The present study investigated 190 first-year Japanese undergraduates’ performance on the IELTS test and the factors that influenced this performance. Participants took two IELTS tests and completed a survey about their language learning history during pre-tertiary and tertiary education and about their preparation for the IELTS test. Nineteen students also participated in follow-up interviews.
Test results showed that the participants excelled at reading, followed by listening, while they were relatively much weaker in writing and speaking. Mean overall and speaking scores significantly increased, with greater gain occurring at lower proficiency levels.
Regression tree analyses were performed on the score data with 70 variables selected from the survey data as covariates. Key explanatory factors for the first and second test scores and for the subset of participants whose score increased included experience of living and/or studying abroad, motivation to study writing, amount of writing practice, and the type of test preparation (i.e. spoken fluency, test techniques).
Survey and interview data revealed that pre-tertiary education in Japan is highly focused on university entrance exam preparation, leading to a bias towards studying reading and, to a lesser extent, listening and writing, while speaking in English is virtually non-existent in the curriculum. These findings demonstrate a strong washback effect from current university entrance exams and help to explain the imbalance of skills identified using the IELTS test.

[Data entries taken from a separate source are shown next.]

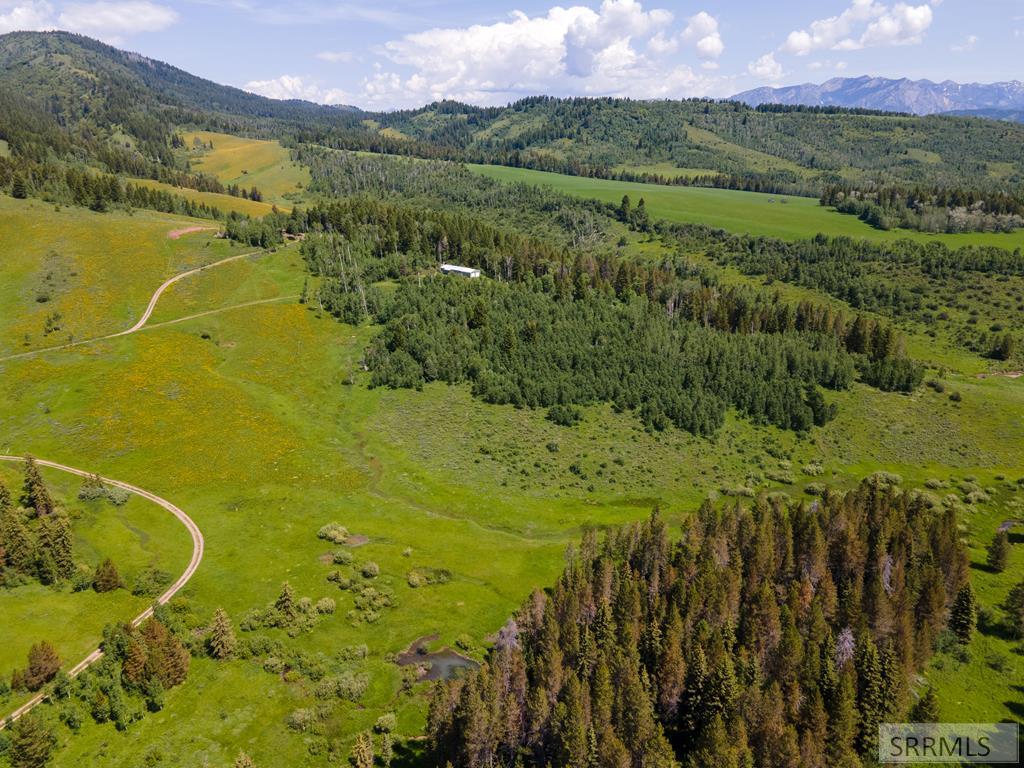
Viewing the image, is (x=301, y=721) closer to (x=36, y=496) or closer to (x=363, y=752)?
(x=363, y=752)

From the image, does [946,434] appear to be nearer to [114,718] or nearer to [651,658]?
[651,658]

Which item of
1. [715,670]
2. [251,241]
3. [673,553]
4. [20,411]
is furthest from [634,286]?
[20,411]

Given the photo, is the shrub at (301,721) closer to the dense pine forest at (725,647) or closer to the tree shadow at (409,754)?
the tree shadow at (409,754)

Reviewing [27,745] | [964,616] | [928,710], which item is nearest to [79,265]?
[27,745]

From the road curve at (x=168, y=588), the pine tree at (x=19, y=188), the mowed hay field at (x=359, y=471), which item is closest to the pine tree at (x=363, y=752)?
the mowed hay field at (x=359, y=471)

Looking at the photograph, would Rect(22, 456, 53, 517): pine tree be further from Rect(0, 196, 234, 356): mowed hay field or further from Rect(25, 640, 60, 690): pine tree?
Rect(0, 196, 234, 356): mowed hay field

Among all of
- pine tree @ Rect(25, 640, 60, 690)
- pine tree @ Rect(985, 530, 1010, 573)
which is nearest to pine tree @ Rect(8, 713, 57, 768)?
pine tree @ Rect(25, 640, 60, 690)

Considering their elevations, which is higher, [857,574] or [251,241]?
[251,241]
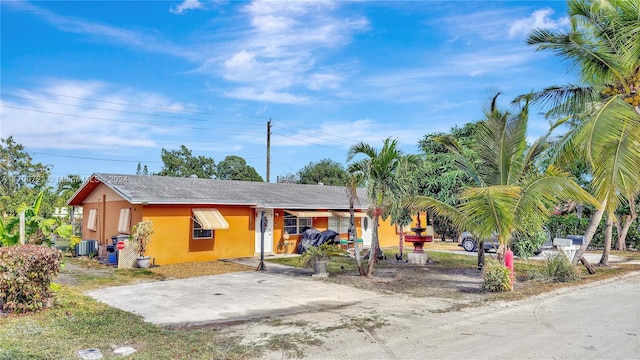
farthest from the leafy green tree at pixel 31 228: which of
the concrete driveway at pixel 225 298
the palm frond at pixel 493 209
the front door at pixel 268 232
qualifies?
the palm frond at pixel 493 209

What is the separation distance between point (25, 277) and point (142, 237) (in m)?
7.12

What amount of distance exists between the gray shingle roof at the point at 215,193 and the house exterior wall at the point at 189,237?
485mm

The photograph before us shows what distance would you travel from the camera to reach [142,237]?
52.1 feet

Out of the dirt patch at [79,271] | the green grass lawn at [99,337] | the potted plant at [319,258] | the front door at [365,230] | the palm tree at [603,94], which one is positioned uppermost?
the palm tree at [603,94]

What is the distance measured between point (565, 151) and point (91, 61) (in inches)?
723

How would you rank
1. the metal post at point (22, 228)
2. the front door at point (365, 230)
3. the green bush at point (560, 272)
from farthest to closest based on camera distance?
the front door at point (365, 230), the green bush at point (560, 272), the metal post at point (22, 228)

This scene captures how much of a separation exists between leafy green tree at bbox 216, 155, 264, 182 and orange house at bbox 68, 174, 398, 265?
89.9 feet

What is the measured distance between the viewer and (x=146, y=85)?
2188 centimetres

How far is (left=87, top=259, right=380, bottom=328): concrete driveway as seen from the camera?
8945 mm

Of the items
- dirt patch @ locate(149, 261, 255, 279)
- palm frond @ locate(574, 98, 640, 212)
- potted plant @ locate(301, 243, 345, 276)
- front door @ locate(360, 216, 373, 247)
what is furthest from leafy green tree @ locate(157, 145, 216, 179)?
palm frond @ locate(574, 98, 640, 212)

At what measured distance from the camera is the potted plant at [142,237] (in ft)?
51.9

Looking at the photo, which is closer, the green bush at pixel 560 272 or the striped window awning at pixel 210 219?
the green bush at pixel 560 272

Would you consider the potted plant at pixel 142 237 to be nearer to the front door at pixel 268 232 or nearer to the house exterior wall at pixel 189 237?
the house exterior wall at pixel 189 237

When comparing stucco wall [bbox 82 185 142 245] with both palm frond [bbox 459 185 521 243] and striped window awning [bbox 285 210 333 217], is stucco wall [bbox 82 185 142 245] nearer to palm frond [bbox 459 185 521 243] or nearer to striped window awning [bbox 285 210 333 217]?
striped window awning [bbox 285 210 333 217]
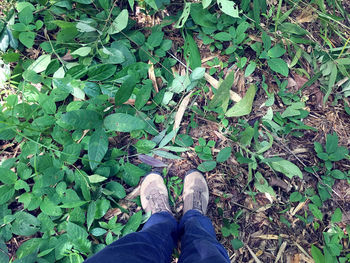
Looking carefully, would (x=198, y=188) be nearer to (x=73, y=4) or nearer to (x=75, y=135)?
(x=75, y=135)

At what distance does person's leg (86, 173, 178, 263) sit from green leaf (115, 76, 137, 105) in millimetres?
485

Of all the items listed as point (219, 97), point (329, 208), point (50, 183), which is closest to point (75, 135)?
point (50, 183)

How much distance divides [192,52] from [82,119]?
0.78m

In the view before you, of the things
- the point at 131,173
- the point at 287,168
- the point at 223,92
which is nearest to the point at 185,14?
the point at 223,92

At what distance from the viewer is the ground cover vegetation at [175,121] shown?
1333 millimetres

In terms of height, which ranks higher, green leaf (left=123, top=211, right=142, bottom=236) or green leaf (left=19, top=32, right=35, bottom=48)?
green leaf (left=19, top=32, right=35, bottom=48)

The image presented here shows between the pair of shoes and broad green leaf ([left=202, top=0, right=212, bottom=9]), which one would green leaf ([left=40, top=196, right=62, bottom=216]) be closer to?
the pair of shoes

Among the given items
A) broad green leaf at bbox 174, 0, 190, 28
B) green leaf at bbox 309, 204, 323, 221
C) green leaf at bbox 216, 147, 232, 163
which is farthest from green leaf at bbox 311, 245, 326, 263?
broad green leaf at bbox 174, 0, 190, 28

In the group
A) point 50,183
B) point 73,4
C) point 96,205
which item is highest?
point 73,4

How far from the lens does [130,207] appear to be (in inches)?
57.1

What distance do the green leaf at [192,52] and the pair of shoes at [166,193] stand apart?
0.67m

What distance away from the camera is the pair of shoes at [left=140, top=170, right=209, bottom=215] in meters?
1.38

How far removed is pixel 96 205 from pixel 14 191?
46 centimetres

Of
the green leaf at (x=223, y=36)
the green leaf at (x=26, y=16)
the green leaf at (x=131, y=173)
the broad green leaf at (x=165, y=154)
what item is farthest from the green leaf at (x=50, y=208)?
the green leaf at (x=223, y=36)
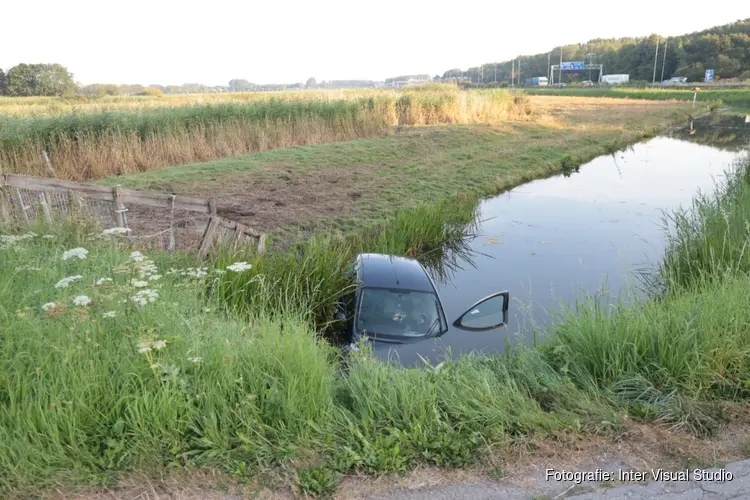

Regarding test-takers’ preparation for IELTS, they reported practicing speaking and writing, being motivated to study these skills and, as a result, perceived the greatest improvement in these skills. It is likely that this increase in practice of productive skills led to the actual increase in speaking test performance observed over the period.
Recommendations for using IELTS in the Japanese tertiary context are presented in light of the observed benefits, particularly regarding the potential for positive washback on productive skills.